▶ [REQUIRED ACTION]:
Return each entry below without any alteration.

▶ [RECORDS FOR THIS TASK]:
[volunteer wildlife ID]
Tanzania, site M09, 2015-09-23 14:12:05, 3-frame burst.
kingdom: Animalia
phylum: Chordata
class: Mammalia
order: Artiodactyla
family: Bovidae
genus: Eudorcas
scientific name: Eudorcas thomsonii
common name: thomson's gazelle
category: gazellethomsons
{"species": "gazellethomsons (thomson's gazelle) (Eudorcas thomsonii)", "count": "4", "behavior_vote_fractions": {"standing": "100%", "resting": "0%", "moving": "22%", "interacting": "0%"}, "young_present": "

▶ [TASK OUTPUT]:
[volunteer wildlife ID]
Tanzania, site M09, 2015-09-23 14:12:05, 3-frame burst.
kingdom: Animalia
phylum: Chordata
class: Mammalia
order: Artiodactyla
family: Bovidae
genus: Eudorcas
scientific name: Eudorcas thomsonii
common name: thomson's gazelle
category: gazellethomsons
{"species": "gazellethomsons (thomson's gazelle) (Eudorcas thomsonii)", "count": "4", "behavior_vote_fractions": {"standing": "100%", "resting": "0%", "moving": "22%", "interacting": "0%"}, "young_present": "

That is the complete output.